Yannick LeJacq, NBC News
The PS4 hints at plenty of other possibilities. Local network play via the PS Vita has an enormous amount of potential. The PlayStation App and even the Playstation Camera may provide opportunities for developers to broaden the appeal of the PlayStation 4 beyond the hard core audience it currently seems so intent on courting. Unlike the PlayStation 3, Sony's latest effort was built to evolve.
But the PlayStation 4's focus on gaming — and only gaming — is undermined by a distinct lack of compelling software. That failing is sure to improve — better games and more of them will appear on the PlayStation 4 — but right now, this is a game console without a game to recommend it. Early adopters of the PS4 this fall are buying potential energy. We're just waiting for a place to spend it.

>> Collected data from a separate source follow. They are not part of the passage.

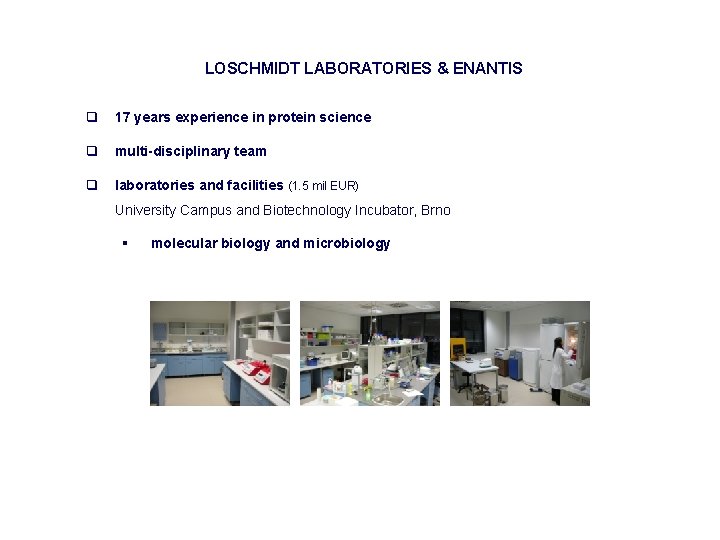 LOSCHMIDT LABORATORIES & ENANTIS

❑ 17 years experience in protein science

❑ multi-disciplinary team

❑ laboratories and facilities (1.5 mil EUR)
University Campus and Biotechnology Incubator, Brno

▪ molecular biology and microbiology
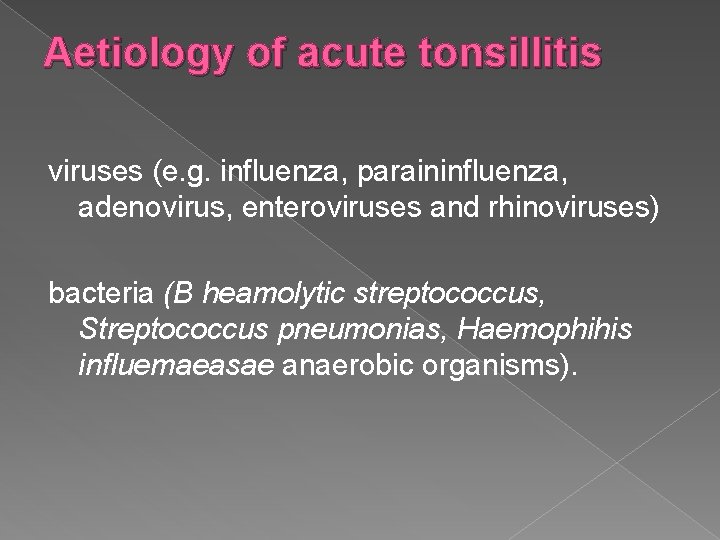 Aetiology of acute tonsillitis

viruses (e.g. influenza, paraininfluenza, adenovirus, enteroviruses and rhinoviruses)

bacteria (B heamolytic streptococcus, Streptococcus pneumonias, Haemophihis influemaeasae anaerobic organisms).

The PS4 is just starting, and as it is, it is hard to experience the PS4 without thinking about the machine that came before it. The PlayStation 3 made an incredible journey, from rotund Resistance and Lair-playing machine to the console of The Last of Us, Puppeteer and The Unfinished Swan. The console got skinnier. It got better. And it wound up playing some of my favorite games ever.

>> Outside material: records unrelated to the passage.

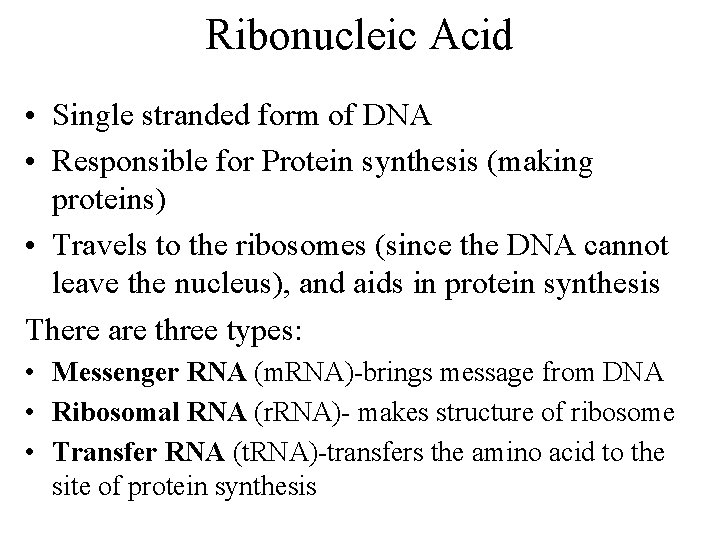 Ribonucleic Acid

• Single stranded form of DNA
• Responsible for Protein synthesis (making proteins)
• Travels to the ribosomes (since the DNA cannot leave the nucleus), and aids in protein synthesis

There are three types:
• Messenger RNA (mRNA)-brings message from DNA
• Ribosomal RNA (rRNA)- makes structure of ribosome
• Transfer RNA (tRNA)-transfers the amino acid to the site of protein synthesis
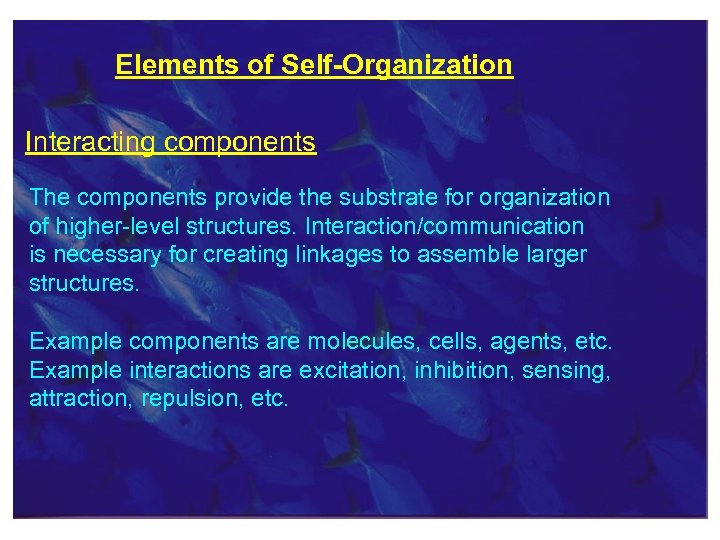 Elements of Self-Organization

Interacting components

The components provide the substrate for organization of higher-level structures. Interaction/communication is necessary for creating linkages to assemble larger structures.

Example components are molecules, cells, agents, etc. Example interactions are excitation, inhibition, sensing, attraction, repulsion, etc.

In November 2013, the PS4 is hopefully both a great extension of the PS3 and, oddly, a clean break. It's not backwards-compatible, after all. Not yet, not until 2014 when Sony plans to deliver streaming games to those of us with good enough Internet connections to remote-control PS3 games housed on some Sony server somewhere. For now, the PS4 sits next to the PS3 without fully displacing it.
...The PS4 seems like it'll be a hell of a console, but it's mostly potential and a bunch of new tools in need of some awesome games for them to work on.
Stephen Totilo, Kotaku
Unless you are desperately jonesing to play a game like the new Killzone, then [you shouldn't buy a PlayStation 4], or, at least, you should wait as long as you can. This doesn't feel like a step forward; it feels like a step sideways. A nearly identical interface, a slew of sequels, and a design that's not all there. (I was more fond of the Wii U, which turned out to be a complete commercial disaster, because it at least felt like something different.)
At some point, if you're regular gamer, you'll probably have to bite the bullet. A game will come out that you'll have to play, and you'll buy the console to play it. But remember: you'll be doing it for the game, not the console.
Colin Lecher, Popular Science
We demand more than great games from a modern games consoles, but gaming performance still comes first, and once you’ve overcome the disappointment that 4K games are still the exclusive domain of the high-end PC the PS4 is hard to fault in the performance stakes.
The fact that key cross-platform titles such as Call of Duty: Ghosts and Battlefield 4 boast higher resolution graphics on PS4 than Xbox One is a huge boost to Sony’s console, and vindication of its decision to plump for 8GB of expensive and powerful GDDR5 RAM. Developers may well learn how to get more from the Xbox One in the future (it’s not even out yet, for heaven’s sake), and indeed first-party games such as Forza 4 already hit the 1080p/60fps next-gen target figures, but the fact remains that if you want to play the big third-party games at their best, the PS4 is the console to go for on day one.